Langkah-langkah utamanya tetap sama, apa pun sumber audionya:

Lakukan inisialisasi klien SpeechTranslationServiceClient yang akan digunakan untuk mengirim permintaan ke Media Translation.

Anda dapat menggunakan kembali klien yang sama untuk beberapa permintaan.
Buat objek permintaan StreamingTranslateSpeechConfig yang menentukan cara memproses audio.

Objek StreamingTranslateSpeechConfig terdiri dari objek TranslateSpeechConfig yang memberikan informasi tentang file sumber audio dan properti single_utterance yang menentukan apakah Media Translation terus menerjemahkan saat speaker dijeda.

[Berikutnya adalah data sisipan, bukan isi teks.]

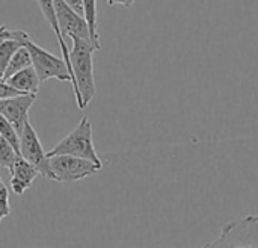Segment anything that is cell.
<instances>
[{
    "label": "cell",
    "mask_w": 258,
    "mask_h": 248,
    "mask_svg": "<svg viewBox=\"0 0 258 248\" xmlns=\"http://www.w3.org/2000/svg\"><path fill=\"white\" fill-rule=\"evenodd\" d=\"M73 47L70 50L73 91L79 109L85 111L95 97V77H94V52L97 50L91 39L71 38Z\"/></svg>",
    "instance_id": "6da1fadb"
},
{
    "label": "cell",
    "mask_w": 258,
    "mask_h": 248,
    "mask_svg": "<svg viewBox=\"0 0 258 248\" xmlns=\"http://www.w3.org/2000/svg\"><path fill=\"white\" fill-rule=\"evenodd\" d=\"M54 155H71V156L85 158L95 164L103 165V161L98 158L95 145H94L92 124L88 117H83L80 120V123L57 145H54L47 153L48 158L54 156Z\"/></svg>",
    "instance_id": "7a4b0ae2"
},
{
    "label": "cell",
    "mask_w": 258,
    "mask_h": 248,
    "mask_svg": "<svg viewBox=\"0 0 258 248\" xmlns=\"http://www.w3.org/2000/svg\"><path fill=\"white\" fill-rule=\"evenodd\" d=\"M24 45L27 47V50L30 53L32 65L35 68L41 83L48 79H57L60 82H70L73 85V77H71L70 68L65 64L63 58H59V56L44 50L42 47L35 44L30 38L24 42Z\"/></svg>",
    "instance_id": "3957f363"
},
{
    "label": "cell",
    "mask_w": 258,
    "mask_h": 248,
    "mask_svg": "<svg viewBox=\"0 0 258 248\" xmlns=\"http://www.w3.org/2000/svg\"><path fill=\"white\" fill-rule=\"evenodd\" d=\"M50 167L54 174V182H60V183L79 182L85 177L97 174L103 168V165L100 164L71 155L50 156Z\"/></svg>",
    "instance_id": "277c9868"
},
{
    "label": "cell",
    "mask_w": 258,
    "mask_h": 248,
    "mask_svg": "<svg viewBox=\"0 0 258 248\" xmlns=\"http://www.w3.org/2000/svg\"><path fill=\"white\" fill-rule=\"evenodd\" d=\"M206 247H258V215L228 223L219 238Z\"/></svg>",
    "instance_id": "5b68a950"
},
{
    "label": "cell",
    "mask_w": 258,
    "mask_h": 248,
    "mask_svg": "<svg viewBox=\"0 0 258 248\" xmlns=\"http://www.w3.org/2000/svg\"><path fill=\"white\" fill-rule=\"evenodd\" d=\"M20 155L30 162L44 179L54 180V174L50 167V158L47 156L35 129L29 121H26L20 133Z\"/></svg>",
    "instance_id": "8992f818"
},
{
    "label": "cell",
    "mask_w": 258,
    "mask_h": 248,
    "mask_svg": "<svg viewBox=\"0 0 258 248\" xmlns=\"http://www.w3.org/2000/svg\"><path fill=\"white\" fill-rule=\"evenodd\" d=\"M53 5L63 36H70V38L77 36V38L91 39L89 26L83 15H80L71 6H68L65 0H53Z\"/></svg>",
    "instance_id": "52a82bcc"
},
{
    "label": "cell",
    "mask_w": 258,
    "mask_h": 248,
    "mask_svg": "<svg viewBox=\"0 0 258 248\" xmlns=\"http://www.w3.org/2000/svg\"><path fill=\"white\" fill-rule=\"evenodd\" d=\"M35 100V94H20L8 98H0V114L12 123L18 135L21 133L26 121H29V111Z\"/></svg>",
    "instance_id": "ba28073f"
},
{
    "label": "cell",
    "mask_w": 258,
    "mask_h": 248,
    "mask_svg": "<svg viewBox=\"0 0 258 248\" xmlns=\"http://www.w3.org/2000/svg\"><path fill=\"white\" fill-rule=\"evenodd\" d=\"M9 173H11V191L15 195L24 194L32 186L36 176L39 174L38 170L30 162H27L21 155L17 156Z\"/></svg>",
    "instance_id": "9c48e42d"
},
{
    "label": "cell",
    "mask_w": 258,
    "mask_h": 248,
    "mask_svg": "<svg viewBox=\"0 0 258 248\" xmlns=\"http://www.w3.org/2000/svg\"><path fill=\"white\" fill-rule=\"evenodd\" d=\"M6 82L15 88L17 91H20L21 94H35L38 95V91H39V79H38V74L33 68V65H29L20 71H17L15 74H12L11 77L6 79Z\"/></svg>",
    "instance_id": "30bf717a"
},
{
    "label": "cell",
    "mask_w": 258,
    "mask_h": 248,
    "mask_svg": "<svg viewBox=\"0 0 258 248\" xmlns=\"http://www.w3.org/2000/svg\"><path fill=\"white\" fill-rule=\"evenodd\" d=\"M38 5H39V9L42 12V15L45 17V20L48 21L50 27L53 29L56 38H57V42H59V47H60V52H62V58L65 61V64L68 65L70 68V73H71V62H70V50L67 47V42H65V36L62 35V30H60V26H59V21H57V17H56V11H54V5H53V0H36ZM73 77V76H71Z\"/></svg>",
    "instance_id": "8fae6325"
},
{
    "label": "cell",
    "mask_w": 258,
    "mask_h": 248,
    "mask_svg": "<svg viewBox=\"0 0 258 248\" xmlns=\"http://www.w3.org/2000/svg\"><path fill=\"white\" fill-rule=\"evenodd\" d=\"M29 65H32L30 53H29L26 45H21L12 55V58L9 59V62H8V65H6V68L3 71V80H6L8 77H11L12 74H15L17 71H20V70H23V68H26Z\"/></svg>",
    "instance_id": "7c38bea8"
},
{
    "label": "cell",
    "mask_w": 258,
    "mask_h": 248,
    "mask_svg": "<svg viewBox=\"0 0 258 248\" xmlns=\"http://www.w3.org/2000/svg\"><path fill=\"white\" fill-rule=\"evenodd\" d=\"M27 39H3L0 41V71L3 73L12 55L24 45Z\"/></svg>",
    "instance_id": "4fadbf2b"
},
{
    "label": "cell",
    "mask_w": 258,
    "mask_h": 248,
    "mask_svg": "<svg viewBox=\"0 0 258 248\" xmlns=\"http://www.w3.org/2000/svg\"><path fill=\"white\" fill-rule=\"evenodd\" d=\"M0 136L5 138L20 153V135L12 126V123L8 121L2 114H0Z\"/></svg>",
    "instance_id": "5bb4252c"
},
{
    "label": "cell",
    "mask_w": 258,
    "mask_h": 248,
    "mask_svg": "<svg viewBox=\"0 0 258 248\" xmlns=\"http://www.w3.org/2000/svg\"><path fill=\"white\" fill-rule=\"evenodd\" d=\"M20 153L5 139L0 136V167L2 168H6V170H11L14 161L17 159Z\"/></svg>",
    "instance_id": "9a60e30c"
},
{
    "label": "cell",
    "mask_w": 258,
    "mask_h": 248,
    "mask_svg": "<svg viewBox=\"0 0 258 248\" xmlns=\"http://www.w3.org/2000/svg\"><path fill=\"white\" fill-rule=\"evenodd\" d=\"M3 39H29V35L20 29H8L6 26H0V41Z\"/></svg>",
    "instance_id": "2e32d148"
},
{
    "label": "cell",
    "mask_w": 258,
    "mask_h": 248,
    "mask_svg": "<svg viewBox=\"0 0 258 248\" xmlns=\"http://www.w3.org/2000/svg\"><path fill=\"white\" fill-rule=\"evenodd\" d=\"M11 214V206H9V191L3 186L0 189V223Z\"/></svg>",
    "instance_id": "e0dca14e"
},
{
    "label": "cell",
    "mask_w": 258,
    "mask_h": 248,
    "mask_svg": "<svg viewBox=\"0 0 258 248\" xmlns=\"http://www.w3.org/2000/svg\"><path fill=\"white\" fill-rule=\"evenodd\" d=\"M21 92L17 91L15 88H12L6 80L0 79V98H8V97H14V95H20Z\"/></svg>",
    "instance_id": "ac0fdd59"
},
{
    "label": "cell",
    "mask_w": 258,
    "mask_h": 248,
    "mask_svg": "<svg viewBox=\"0 0 258 248\" xmlns=\"http://www.w3.org/2000/svg\"><path fill=\"white\" fill-rule=\"evenodd\" d=\"M68 6H71L76 12L83 15V0H65Z\"/></svg>",
    "instance_id": "d6986e66"
},
{
    "label": "cell",
    "mask_w": 258,
    "mask_h": 248,
    "mask_svg": "<svg viewBox=\"0 0 258 248\" xmlns=\"http://www.w3.org/2000/svg\"><path fill=\"white\" fill-rule=\"evenodd\" d=\"M107 3L109 5H112V6H115V5H122V6H132L133 3H135V0H107Z\"/></svg>",
    "instance_id": "ffe728a7"
},
{
    "label": "cell",
    "mask_w": 258,
    "mask_h": 248,
    "mask_svg": "<svg viewBox=\"0 0 258 248\" xmlns=\"http://www.w3.org/2000/svg\"><path fill=\"white\" fill-rule=\"evenodd\" d=\"M3 186H5V185H3V180H2V177H0V189H2Z\"/></svg>",
    "instance_id": "44dd1931"
},
{
    "label": "cell",
    "mask_w": 258,
    "mask_h": 248,
    "mask_svg": "<svg viewBox=\"0 0 258 248\" xmlns=\"http://www.w3.org/2000/svg\"><path fill=\"white\" fill-rule=\"evenodd\" d=\"M0 79H3V73L0 71Z\"/></svg>",
    "instance_id": "7402d4cb"
}]
</instances>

Objek TranslateSpeechConfig memberikan spesifikasi teknis untuk sumber audio (seperti encoding dan frekuensi sampelnya), menetapkan bahasa sumber dan target untuk terjemahannya (menggunakan kode bahasa BCP-47 miliknya), dan menentukan model terjemahan yang digunakan Media Translation untuk transkripsi.

Catatan: Menentukan model terjemahan bersifat opsional. Media Translation menggunakan model default dasar untuk sebagian besar permintaan. Untuk beberapa pasangan bahasa, tersedia model yang ditingkatkan serta dioptimalkan untuk panggilan telepon atau video. Lihat halaman Dukungan bahasa untuk model yang tersedia.
Kirim urutan objek permintaan StreamingTranslateSpeechRequest.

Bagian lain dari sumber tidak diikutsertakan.